Give the two-sentence overview of your book.

The basic premise of my book maintains that America’s oft-publicized poor student performance in science, math, and general learning is less the fault of our schools and teachers and more the fault of the students and their parent/mentors. Innate curiosity and a “learning attitude” are key traits that must be nurtured at home, and my book is a common-sense guide which shows parent/mentors how to instill  in their students a respect for school, learning, and the power of knowledge.

Early in the book you make the comment that you can’t succeed in science and math just by wanting to have a high-paying job somewhere down the road; you need to have a genuine interest in the subject. How can parents help cultivate that interest?

The short, but complete answer is….read my book, for it deals with several key aspects of parenting/mentoring and the learning process of students! I can summarize the book’s main points, however. The most effective way for parent/mentors to launch and keep their students on a successful learning track is by being good examples themselves of dedicated learners and student nurturers. This book is intended to help those parent/mentors who have ignored that advice, and now see the results in their students’ attitudes toward school.

Children quickly sense the difference between adults who truly live and espouse a “life of the mind” and those who telegraph to them, “Do as I say (re: learning and study) and not as I do.” Nurturing Curiosity and Success in Science, Math, and Learning details a recovery strategy for parent/mentors striving to turn around under-achieving, struggling students. The book will be particularly helpful as a how-to template for prospective and preschool parents: The earlier the parental buy-in to the techniques presented, the better the likely outcome for their student.

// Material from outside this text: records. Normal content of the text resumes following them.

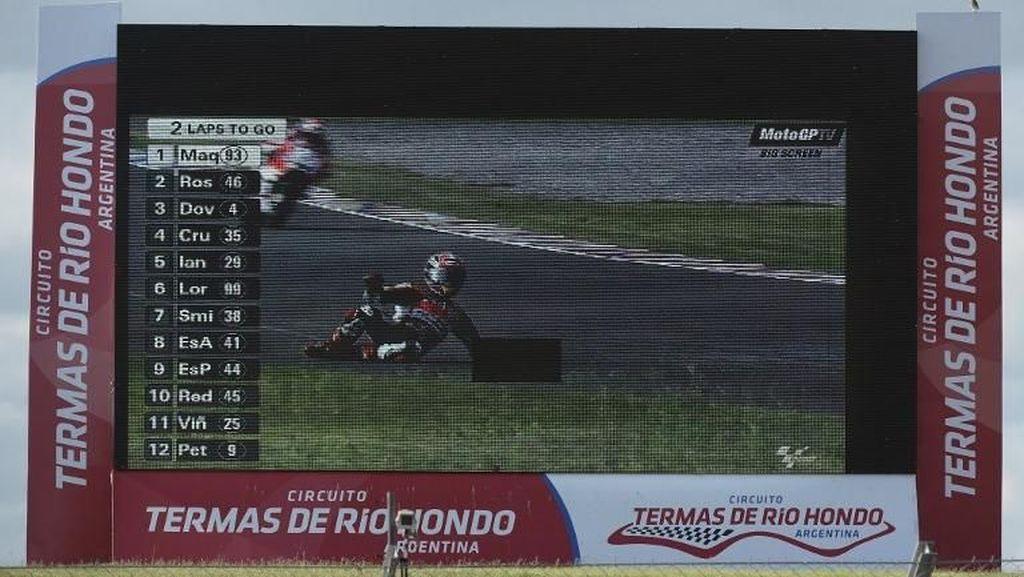 Foto: Mengingat Argentina 2015, Saat Marquez Jatuh Usai Duel vs Rossi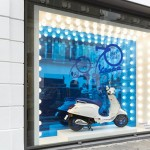 revista-magazine-window-display-escaparates-visual-merchandising-retail-design-vespa-colette002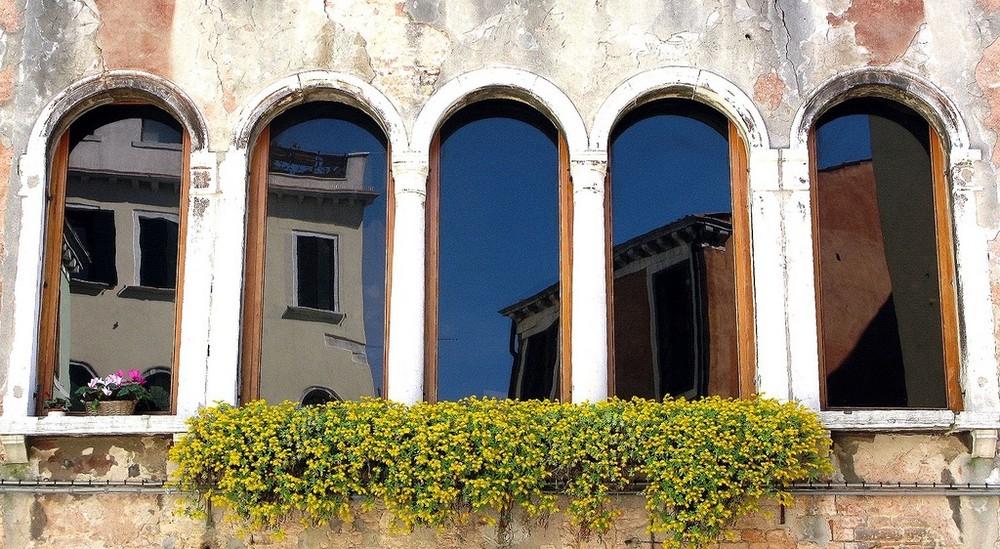 Pentacornice veneziana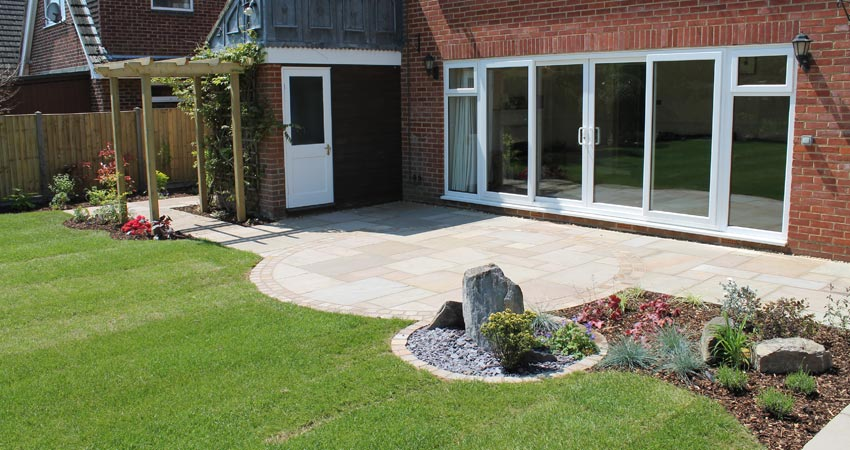 Garden patios escapes landscaping fareham for Garden designs with patio
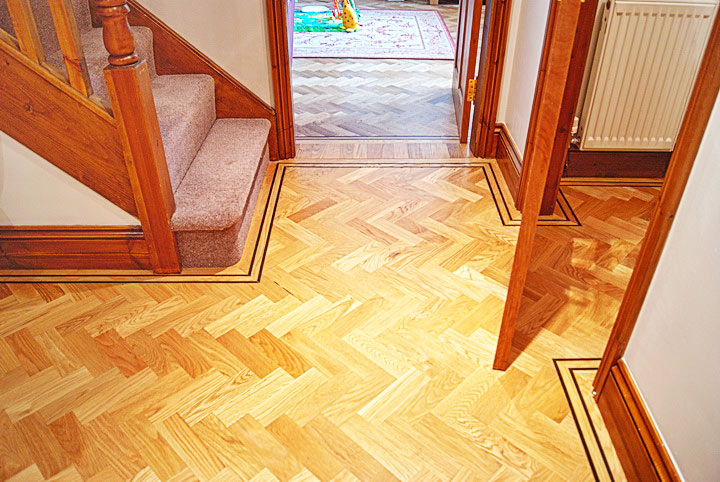Oak-Parquet-with-a-two-strip-Wenge-Border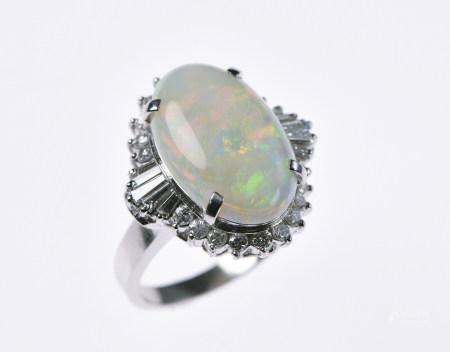 蛋白石鉑金戒指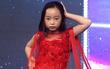 Mặt trời bé con: Cô bé 9 tuổi tạo dáng liên tục trên sân khấu, mơ làm người mẫu như Võ Hoàng Yến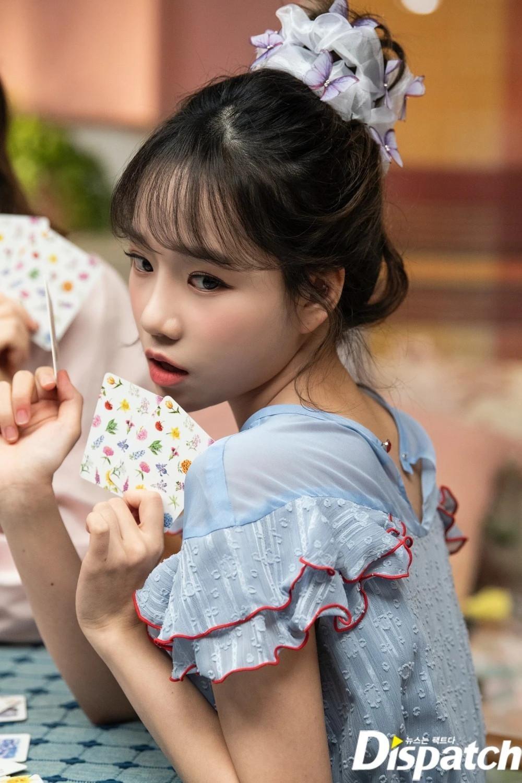 IZ*ONE gây tiếc nuối với loạt ảnh xinh như công chúa dành tặng fan trước khi tan rã ảnh 12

I wonder how often disinterested, under-achieving math students have heard a variation on the following from parent/mentors: “You need to study harder in math class and up your grades – it’s important for college and to get a good job, someday.” You might as well be talking to the wall; it will not work.  Students must be shown by example – at an early age – why math is important….and fascinating! In chapter five of the book, I include a math problem I call “The Power of Math: The Lottery Prize Choice” whose unlikely result is bound to surprise students while demonstrating the real-life power of mathematics. Such an approach to stimulating curiosity and a respect for knowledge is the key to winning over those students who are half-heartedly studying math and are prone to wail, “Why do I need to learn this stuff, anyway?”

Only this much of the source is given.